Two of the team’s members, Emily Leas and Kara Burkhalter, admit they’re a little bit out of their element.
“We don’t normally do anything like this.” Burkhalter says. “We work with data!” Leas adds, laughing.
The group is competing in what fans of the competitive design show Project Runway would know as an “unconventional challenge.” They must design an outfit out of paper products, which will be modeled at the READ(y) to Wear event on Feb. 10 at the Madison Concourse Hotel, in a benefit for the Madison Reading Project.
Today, the Healthgrades team is having what Project Runway mentor Tim Gunn would call a “make it work moment.”
“We lost a couple of people from the creative department in the past two weeks unexpectedly,” says Burkhalter, the team’s leader. So Burkhalter recruited a couple of other employees, including Leas, to help out.
The team’s inspiration for the outfit is the cover illustration to Dr. Seuss’ Oh, the Places You’ll Go!
Ten teams are competing in this year’s READ(y) to Wear event. The clothing, aside from the undergarments, must be made entirely from paper products. The Healthgrades team has been busy making tissue paper poms-poms to build their high-volume skirt.
Several team members take turns sitting on the floor using — and burning themselves on — a hot glue gun to adhere the pom-poms to a purchased A-line underskirt slip. Burkhalter says they learned how to make the pom-poms from a YouTube video.
Burkhalter also recruited Gloria Huete, who works in the call center, to the team. She stepped in and started making many of the tissue paper balls between calls.

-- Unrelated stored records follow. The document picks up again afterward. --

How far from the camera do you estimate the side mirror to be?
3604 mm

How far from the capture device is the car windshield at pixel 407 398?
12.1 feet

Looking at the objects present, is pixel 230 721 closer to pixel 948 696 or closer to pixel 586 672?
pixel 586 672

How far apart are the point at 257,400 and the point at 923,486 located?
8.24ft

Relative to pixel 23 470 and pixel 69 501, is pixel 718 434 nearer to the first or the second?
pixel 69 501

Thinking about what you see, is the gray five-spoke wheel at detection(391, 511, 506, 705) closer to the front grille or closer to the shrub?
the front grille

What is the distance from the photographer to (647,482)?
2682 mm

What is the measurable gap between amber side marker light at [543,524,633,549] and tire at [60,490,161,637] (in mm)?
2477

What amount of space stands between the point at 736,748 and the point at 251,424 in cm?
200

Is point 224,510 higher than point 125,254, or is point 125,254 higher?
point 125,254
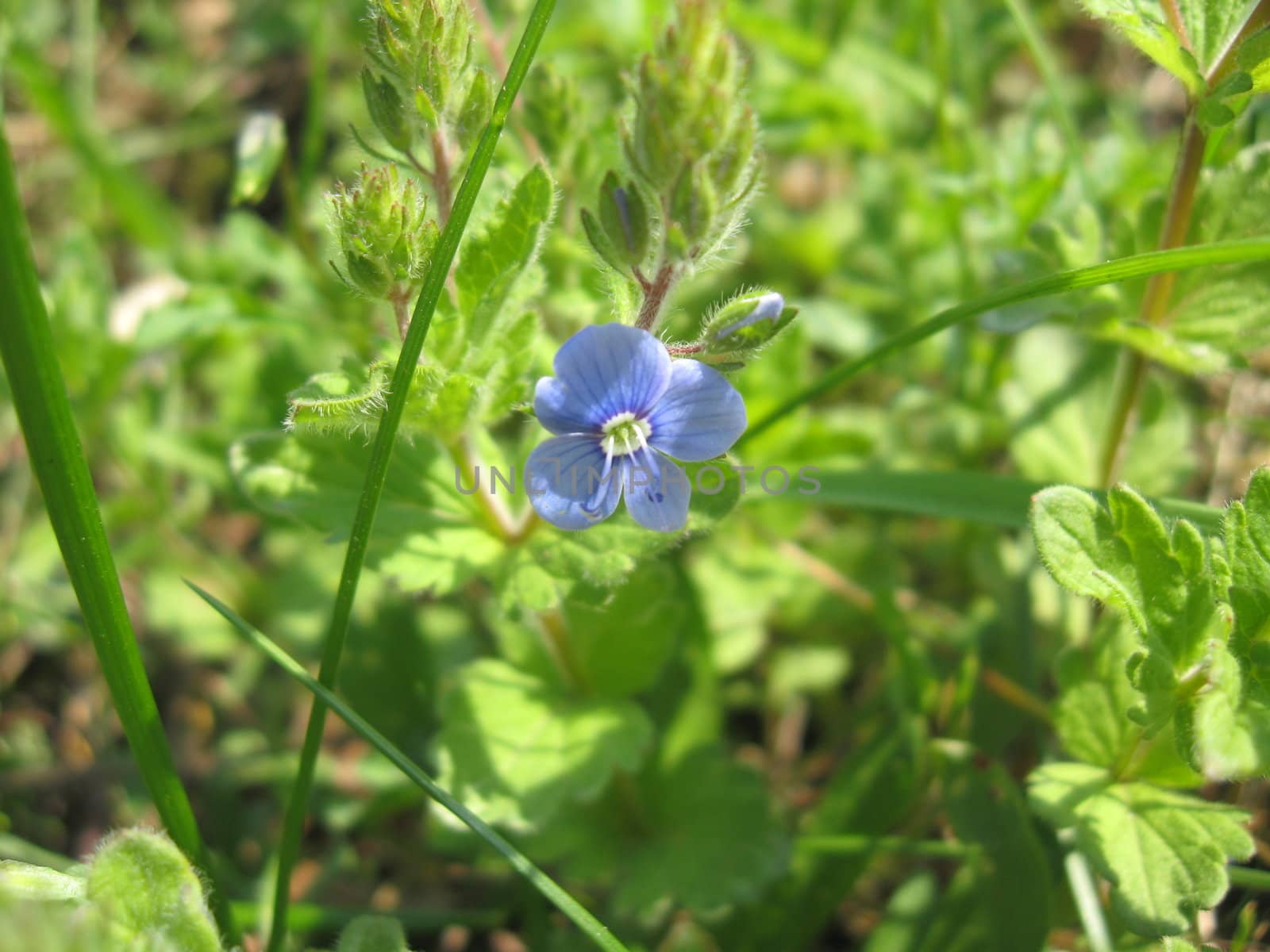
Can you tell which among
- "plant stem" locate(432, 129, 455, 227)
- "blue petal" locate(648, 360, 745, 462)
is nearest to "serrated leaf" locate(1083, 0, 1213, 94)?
"blue petal" locate(648, 360, 745, 462)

Rowan Childs is the founder and director of the Madison Reading Project, a nonprofit organization that provides quality books and programming for children in the Madison area.
“I never thought I would be organizing a fashion show,” Childs says. But Childs, a fan of Project Runway, realized a runway show featuring outfits made out of paper could be a unique fundraiser. Last year’s inaugural READ(y) to Wear event was a success, selling out five days before the show. “It ended up being so fun,” Childs says. “We had 13 teams and all of the pieces were so unique.”
Corin Frost and Vicky Franchino, another team in the competition, are working on an outfit inspired by the Russian fairytale “Baba Yaga.” Franchino, a freelance writer and copywriter, says she and Frost pulled ideas from the book Magical Tales from Many Lands and both women gravitated toward the Slavic story about a witch. In addition to modeling the outfit, Franchino is creating the skirt using paper that she designed with her husband to look like birch bark. Although she has some sewing experience, Franchino says the first time she tried to construct the skirt the paper ripped immediately. “Working with paper is a whole different beast,” she says.
At Healthgrades, the skirt is almost complete when the team takes a step back to throw around ideas about the outfit’s top. Huete suggests something made out of paper plates or coffee filters while Burkhalter starts folding tissue paper into something resembling a tube top. Calling it a day, they decide to try to create something out of card stock tomorrow. Given the team’s resourcefulness, there is no doubt they will make it work.
READ(y) to Wear Event: Feb. 10, 7-10 p.m., Madison Concourse Hotel, 1 W. Dayton St.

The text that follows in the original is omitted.